On Aug 11, 2007, at 3:52 AM, Milan Broz wrote:

> malahal at us.ibm.com wrote:
>> Hi, I am trying to create a mirrored disk log. I have four block
>> devices, two for the log (which is a mirror!) and two for the actual
>> mirror device.  But I can't use the mirror device at all. It just  
>> hangs
>> for any read/write. Here are the details of dmsetup calls. I am using
>> RHEL5 (2.6.18-8.el5).
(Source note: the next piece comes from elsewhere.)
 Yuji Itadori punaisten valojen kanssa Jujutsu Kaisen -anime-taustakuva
Looks like a mirror module bug and I appreciate
>> any help.
>>
>> dev1="/dev/sda1"
>> dev2="/dev/sdb1"
>> dev3="/dev/sdc1"
>> dev4="/dev/sdd1"
>> echo "0 8192 mirror core 1 512 2 $dev1 0 $dev2 0" | dmsetup create  
>> log
>> echo "0 24576 mirror disk 2 /dev/mapper/log 512 2 $dev3 0 $dev4 0"  
>> | dmsetup create mirror
>
> Hi,
>
> yes, there is known problem with one kmirrord thread and using  
> mirrored log.
> (i.e. mirror over mirror)
>
> For problem description see this patch for upstream kernel
> http://www2.kernel.org/pub/linux/kernel/people/agk/patches/ 
> 2.6/2.6.21/dm-raid1-one-kmirrord-per-mirror.patch
>
> All testing RHEL5 kernels from 2.6.18-18 has this fix included,
> so for testing purposes you can try RHEL5.1 beta kernel.
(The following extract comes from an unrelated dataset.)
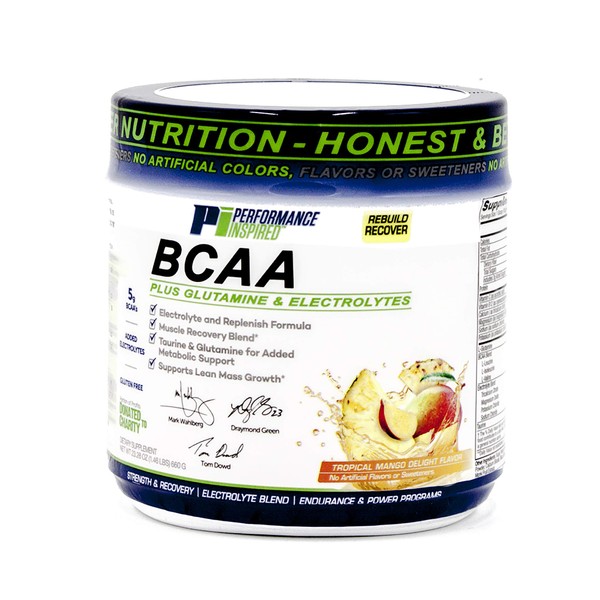 PERFORMANCE INSPIRED Nutrition - 5G BCAA Powder with Added Electrolytes - Taurine & Glutamine - All-Natural Recovery Rebuild & Clean Formula- 1.46lb - Tropical Mango Delight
On a different topic, why are you mirroring the log?  Isn't this  
somewhat dangerous?

Let's say that the primary copy of the log dies or goes offline.  You  
continue on because the log device is still "good".  If your machine  
crashes and the primary log device is "rediscovered" on bootup, what  
happens?  The contents of the stale side will be copied - resulting  
in your log not properly reflecting the state of your mirror device  
and maybe even leaving inconsistencies.

You might argue that we should update the metadata to exclude the  
failed primary at the point of failure.  Two things come to mind:
1) log I/O will continue until you take action - leaving you open to  
the scenario above
2) it would be simpler to just allocate a new log (since you are  
changing metadata anyway) and initialize the log as "in-sync" if the  
mirror is already "in-sync".

If you ignore the possibility of transient device failures, mirroring  
the log might make some sense.  You gain an advantage only at the  
times when a log device fails and:
1) the machine fails before the initial resync has completed
2) the machine fails while assigning a new log device

Ultimately, I think that in order to have a fast solution that allows  
you to do the above (as well as a whole host of other advanced  
features, like real-time mirroring) you need kernel accessible device  
labels on each mirror device and log.  The labels would track things  
like: who's the primary, who's a slave, who's in the group, who's  
failed, etc.  I've seen some people advocate putting this in the log,  
but the log can fail.  (I hope I've already conveyed why I don't  
think it's a good idea to mirror the log.)  I don't have any good  
ideas for making this happen right now.